IAP cracks down on speeding drivers


Queensland regulators turn to IAP to boost speed compliance, citing a significant decrease in lead-foot truck drivers

IAP cracks down on speeding drivers
IAP cracks down on speeding drivers
By Brad Gardner | February 8, 2010

Data from the Intelligent Access Program (IAP) tracking device is being used to curb speeding truck drivers in Queensland.

The Department of Transport and Main Roads has confirmed it is using the data to inform operators if their drivers breach speed limits.

While saying the data is not passed on to police as part of enforcement measures, a departmental spokesperson claims the meetings are helping.

"Since engaging with these operators there has been a substantial decrease in the incidence of non-compliance," the spokesperson says.

Despite industry expectations the GPS tool would be restricted to route compliance, the spokesperson says regulators have the power to act on speed breaches.

In Queensland, the Australian Design Rule provision that specifies devices to limit the speed of heavy vehicles was inserted into the legislation.

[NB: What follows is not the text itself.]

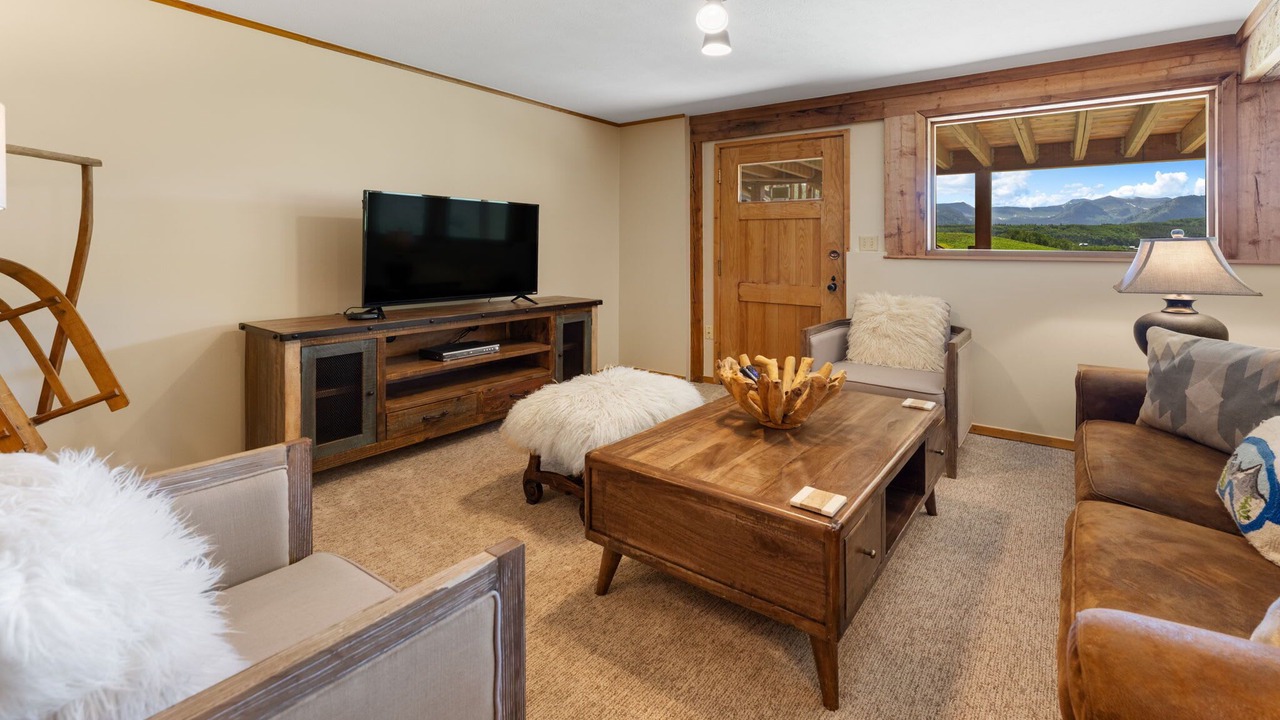 Photo of Livingroom in Mount Crested Butte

"Compliance with Australian Design Rule 65/00 relating to speed limiting devices has been a condition of IAP from its introduction," the spokesperson says.

"The department validates the data in these reports and where there has been non-compliance with ADR 65/00, departmental representatives have spoken with the operators about effectively managing their fleet speed."

While the IAP has broad capabilities, other states have limited the tool to route compliance.

Under IAP, operators are monitored via GPS to ensure their vehicles do not stray onto routes incapable of supporting heavy vehicles.

The tracking tool has been introduced in NSW, Queensland and Victoria. South Australian operators will be able to use from July 1.